Los elementos básicos, entre las que también se incluirían proyectoras para el circuito en 16 milímetros, evidentemente son una necesidad. Las interrogantes comienzan cuando hay que determinar los equipos más allá de lo esencial, «que permitan una técnica depurada y muy alta».

¿Quién lo va a decidir? A pesar de sus buenas intenciones, el criterio de los funcionarios bien puede ser insuficiente. Faltaría la participación de los cineastas, tal vez en una forma parecida al Consejo de Lectura (compuesto por escritores) que asesora a Quimantú en la selección de sus títulos. De aquí también podría surgir la manera de encarar el problema de fondo, ya formulado en 1969 por el realizador cubano Julio García Espinosa y que es igualmente válido para el cine chileno: «La mayor tentación que se le ofrece al cine cubano en estos momentos —cuando logra su objetivo de un cine de calidad, de un cine de significación cultural dentro del proceso revolucionario— es precisamente la de convertirse en un cine perfecto.»

No se trata de replantear las conceptos de un «cine imperfecto» de García Espinosa, por valederos que sean en muchos sentidos. Pero bastará recorrer el panorama mundial y se verá que el cine del Tercer Mundo, pese a mil y un problemas técnicos, ha alcanzado una muy considerable vigencia. No contará con grúas hidráulicas y sus travelling los hará sobre rieles improvisados o desde una silla de ruedas, pero eso a nadie le preocupa. Lo que el espectador pide a este cine no es una técnica depurada, sino un vigoroso reflejo de su realidad.

Ese tipo de técnica es el producto natural de sociedades desarrolladas, de un cine —por ejemplo— como el soviético o el norteamericano, donde se dan grandes producciones en forma constante. Los equipos, muy sofisticados también, traen aparejados el problema de quién las maneja. Por cierto, se puede enviar a técnicos chilenos a la URSS en misión de perfeccionamiento, pero esto encerraría el peligro de una élite indispensable y también es un proceso lento.

El ideal es que los equipos de Chile Films estén al servicio tanto de las producciones propias como dé los realizadores independientes; que haya cada vez mayores posibilidades de filmar; que las elementos jóvenes se fogueen en documentales (ya que su formación en las escuelas chilenas es bastante problemática). Y esto, a su vez, también es una consideración para tener en cuenta al equiparse los estudios.
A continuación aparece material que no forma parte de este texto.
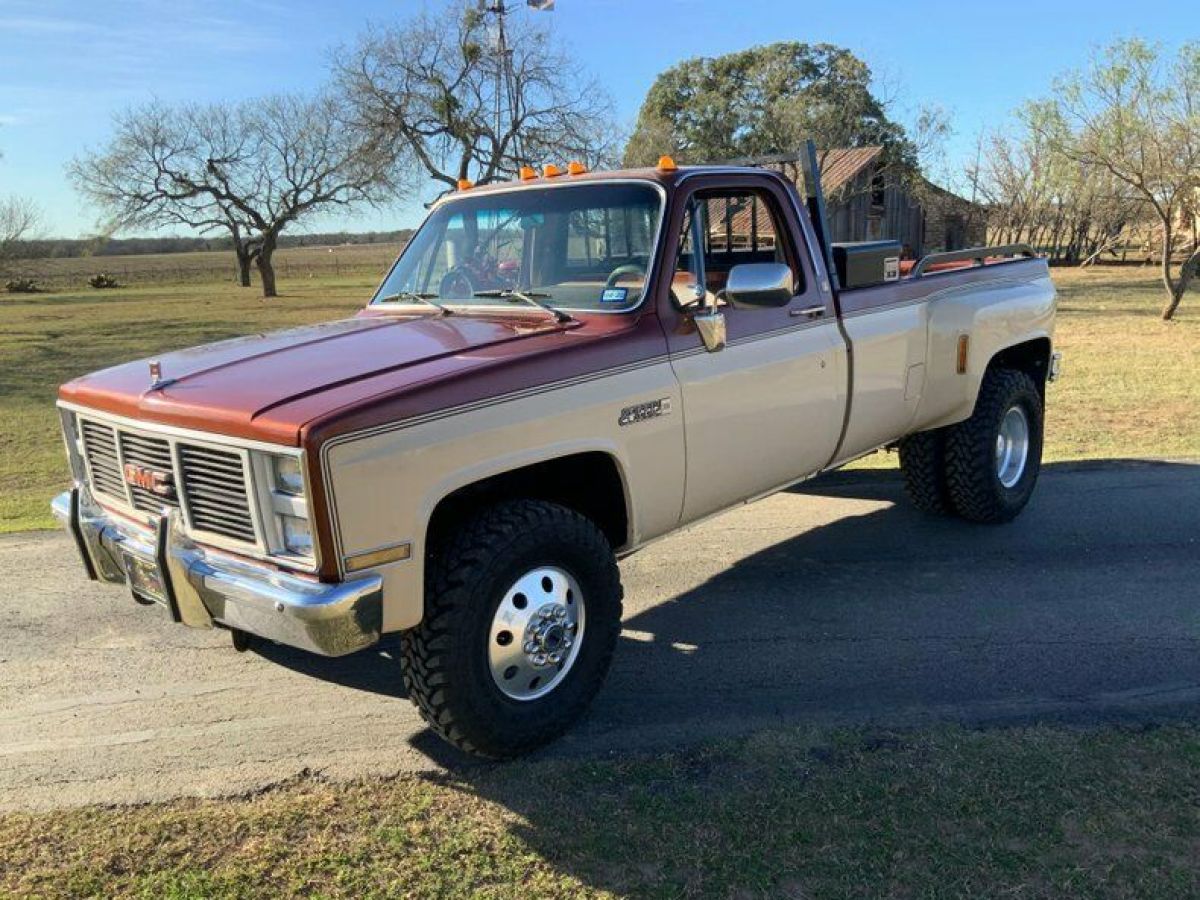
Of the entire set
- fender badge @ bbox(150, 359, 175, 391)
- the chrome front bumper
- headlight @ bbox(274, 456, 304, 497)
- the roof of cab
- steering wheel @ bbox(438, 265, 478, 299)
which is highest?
the roof of cab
La riqueza potencial del cine chileno no está en su pulcritud formal. Películas «bien hechas» y de alto nivel técnico abundan en el mundo. Lo que en cambio escasea son los films de creación. La misión del cine chileno en estos momentos es captar y reflejar —de una u otra manera— la rica y compleja realidad que vivimos. Lograr que esto se haga en la forma más intensa y eficaz posible debe ser la meta número uno del momento actual. Un equipo más o menos, una mayor o menor técnica, no constituyen una meta, sino un medio.

Con los standards mundiales no interesa competir. Ni hace falta. Ya se ha comprobado de hecho, a través de lo nuestro —por ejemplo en películas de Littin, Ruiz, Francia, Soto—, cómo se concita el interés por nuestro cine. A pesar de su pobreza y a pesar de su técnica muchas veces imperfecta.